Former Florida Gov. Jeb Bush (R) called on Congress to pass legislation that would trigger sanctions against Iran just as the United States and its European partners are consumed in negotiations over the country’s nuclear program.

During a wide-ranging speech on foreign policy matters at the Chicago Council on Global Affairs on Wednesday, Bush criticized the Obama administration for staking out a negotiating position that, he claimed, would endanger Israel and the world by merely managing the Iranian nuclear program rather than eliminating it altogether.
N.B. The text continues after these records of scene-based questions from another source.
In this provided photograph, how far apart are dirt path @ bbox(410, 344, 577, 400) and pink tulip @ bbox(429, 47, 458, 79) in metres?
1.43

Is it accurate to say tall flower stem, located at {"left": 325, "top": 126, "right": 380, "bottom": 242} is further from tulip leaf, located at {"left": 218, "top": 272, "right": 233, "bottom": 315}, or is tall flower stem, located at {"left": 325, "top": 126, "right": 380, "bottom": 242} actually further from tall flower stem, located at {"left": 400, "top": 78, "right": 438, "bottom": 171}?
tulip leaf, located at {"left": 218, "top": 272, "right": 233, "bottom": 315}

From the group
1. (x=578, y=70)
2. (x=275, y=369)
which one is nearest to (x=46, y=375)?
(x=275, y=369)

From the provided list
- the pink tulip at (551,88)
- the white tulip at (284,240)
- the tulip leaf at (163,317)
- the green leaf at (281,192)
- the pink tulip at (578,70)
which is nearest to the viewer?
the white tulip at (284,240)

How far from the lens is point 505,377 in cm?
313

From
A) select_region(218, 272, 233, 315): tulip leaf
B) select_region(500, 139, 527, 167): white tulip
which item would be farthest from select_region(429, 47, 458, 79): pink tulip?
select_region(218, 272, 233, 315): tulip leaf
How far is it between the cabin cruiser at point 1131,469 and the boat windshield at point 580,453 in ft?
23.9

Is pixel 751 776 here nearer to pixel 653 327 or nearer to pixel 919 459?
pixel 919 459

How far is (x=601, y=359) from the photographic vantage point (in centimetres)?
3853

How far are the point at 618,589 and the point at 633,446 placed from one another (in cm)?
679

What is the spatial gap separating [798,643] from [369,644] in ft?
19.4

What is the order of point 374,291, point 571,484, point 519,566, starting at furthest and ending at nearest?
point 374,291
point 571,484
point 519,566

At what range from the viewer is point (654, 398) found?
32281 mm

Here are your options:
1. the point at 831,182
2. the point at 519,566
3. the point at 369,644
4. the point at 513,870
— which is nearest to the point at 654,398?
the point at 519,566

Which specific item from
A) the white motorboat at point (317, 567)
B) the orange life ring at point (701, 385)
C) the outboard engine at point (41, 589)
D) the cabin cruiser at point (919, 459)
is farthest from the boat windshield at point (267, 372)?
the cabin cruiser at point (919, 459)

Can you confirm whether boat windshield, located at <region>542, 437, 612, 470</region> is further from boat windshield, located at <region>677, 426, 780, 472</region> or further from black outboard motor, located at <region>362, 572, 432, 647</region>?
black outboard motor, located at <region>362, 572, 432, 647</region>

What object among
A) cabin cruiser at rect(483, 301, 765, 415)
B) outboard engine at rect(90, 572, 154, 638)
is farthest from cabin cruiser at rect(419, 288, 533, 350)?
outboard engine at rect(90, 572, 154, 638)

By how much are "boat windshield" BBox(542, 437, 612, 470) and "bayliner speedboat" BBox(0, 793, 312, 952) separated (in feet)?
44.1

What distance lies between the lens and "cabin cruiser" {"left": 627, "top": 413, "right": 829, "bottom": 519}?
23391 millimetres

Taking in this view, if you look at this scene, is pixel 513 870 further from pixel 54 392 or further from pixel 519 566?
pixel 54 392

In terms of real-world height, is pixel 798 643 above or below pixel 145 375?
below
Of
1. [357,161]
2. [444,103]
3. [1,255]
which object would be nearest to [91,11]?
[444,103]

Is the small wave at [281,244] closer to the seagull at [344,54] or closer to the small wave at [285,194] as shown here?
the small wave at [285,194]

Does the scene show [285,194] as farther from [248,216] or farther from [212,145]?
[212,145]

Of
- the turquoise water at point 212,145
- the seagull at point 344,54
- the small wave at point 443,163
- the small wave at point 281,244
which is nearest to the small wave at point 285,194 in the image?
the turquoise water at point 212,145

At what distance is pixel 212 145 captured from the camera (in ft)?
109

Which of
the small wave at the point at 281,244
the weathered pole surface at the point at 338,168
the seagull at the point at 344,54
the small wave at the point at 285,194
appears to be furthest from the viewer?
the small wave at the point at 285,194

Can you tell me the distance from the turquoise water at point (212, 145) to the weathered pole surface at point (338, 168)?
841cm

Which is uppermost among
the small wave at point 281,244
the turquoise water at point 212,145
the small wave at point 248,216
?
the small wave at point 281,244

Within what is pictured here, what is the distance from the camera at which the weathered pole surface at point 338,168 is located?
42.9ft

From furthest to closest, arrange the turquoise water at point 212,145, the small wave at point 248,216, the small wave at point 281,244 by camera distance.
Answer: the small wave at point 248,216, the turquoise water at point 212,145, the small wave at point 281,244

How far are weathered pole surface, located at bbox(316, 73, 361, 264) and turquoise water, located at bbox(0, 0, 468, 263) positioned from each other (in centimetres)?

“The administration no longer seeks to prevent nuclear enrichment, now it seeks merely to regulate it,” Jeb Bush said. “Prevention of nuclear weapons in Iran was once a unifying issue in American foreign policy. Leaders of both parties agreed to it.”

Congress, he said, “should pass bills to reinstate sanctions in advance if negotiations fail and require approval if an agreement is reached.”

Media reports indicate that the Obama administration and its negotiating partners — Russia, China, the United Kingdom, France, and Germany — would in fact permit Iran to retain its nuclear infrastructure but significantly delay its ability to build a nuclear weapon by more than a year. The world powers are also pushing for a rigorous inspection regime to ensure Iran is not developing covert nuclear facilities and would in turn provide Iran with sanction relief and greater integration into the world community.

But “managing” Iran’s nuclear capabilities, as Bush puts it, isn’t a position that originated in the Obama administration.

As the New York Times points out, George W. Bush officials eventually conceded during his presidency that “there was no way to reach a deal without Iran retaining at least a face-saving amount of enrichment capability.”

Though many Republicans agree with Jeb Bush’s call to pass a new sanctions bill, Democrats who had broken with Obama on the issue in the past recently backed off, promising to wait “until after March 24, and only if there is no political framework agreement” on supporting additional sanctions.